I am trying to scrape and extract multiple pages of data holding tables showing the value and quantity (volume) of various goods imported into China every month. Ultimately I want to write this data out to a text file for further processing. Here is a screenshot of such a page.

Specifically I would like to extract the name of the good being imported, the unit of volume (e.g. tons, kg), the actual value and the volume, a total of 4 fields. The problem I have run into is that the tables I want to extract seem to be at different depths.

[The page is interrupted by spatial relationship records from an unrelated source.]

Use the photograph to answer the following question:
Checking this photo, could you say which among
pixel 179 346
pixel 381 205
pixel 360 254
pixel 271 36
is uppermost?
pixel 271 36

I can extract the fields for 'volume' and 'value' because they are at the same depth, so I get debug output like this:
2,314 --- 2,943
20,082 --- 80,176
7 --- 62,426
The 'name' and 'units' fields are at different levels (I think) to the 'volume' and 'value' fields so they are not picked up when I use headers for all 4 fields. However, if I try to extract them as a sub-table it works fine, giving this debug output:
啤酒 --- 千升
葡萄酒 --- 千升
饲料用鱼粉 --- 万吨
How should I resolve this? My first thought is to extract each table separately, loop through each row of each table, add the 2 fields in one table and the 2 fields in the other to an array that would have 4 elements for each row. (In R I guess I would create a data frame and use cbind for this.) This seems feasible but it doesn't feel optimal. So first I want to ask:
1) Is there a straightforward way of telling HTML::TableExtract to extract both subsets of the table and combine them?
2) If I have to extract the data as two separate tables and combine them, what is the most efficient way of doing this?
The code I have so far follows:
use strict;
use HTML::TableExtract;
use Encode;
use utf8;
use WWW::Mechanize;
use Data::Dumper;
binmode STDOUT, ":utf8";
# Chinese equivalents of the various headings
my $txt_header = "单位:千美元";
my $txt_name = "商品名称";
my $txt_units = "计量单位";
my $txt_volume = "数量";
my $txt_value = "金额";
# Chinese Customs site
my $url = "http://www.chinacustomsstat.com/aspx/1/newdata/record_class.aspx?page=2&guid=951";
my $mech = WWW::Mechanize->new( agent => 'Mozilla/5.0 (Windows; U; MSIE 9.0; Windows NT 9.0; en-US)');
my $page = $mech->get( $url );
my $htmlstuff = $mech->content();
print ("\nFirst table with two headers (volume and value) at same depth\n\n");
my $te = new HTML::TableExtract( depth => 1, headers => [ ( $txt_volume, $txt_value ) ]);
$te->parse($htmlstuff);
# See what we have
foreach my $ts ( $te->tables ) {
print "Table (", join( ',', $ts->coords ), "):\n";
foreach my $row ( $ts->rows ) {
print join( ' --- ', @$row ), "\n";
}
}
print ("\nSecond table with 'name' and 'units'\n");
$te = new HTML::TableExtract( headers => [ ( $txt_name, $txt_units ) ]);
$te->parse($htmlstuff);
# See what we have in the other table
foreach my $ts ( $te->tables ) {
print "Table (", join( ',', $ts->coords ), "):\n";
foreach my $row ( $ts->rows ) {
print join( ' --- ', @$row ), "\n";
}
}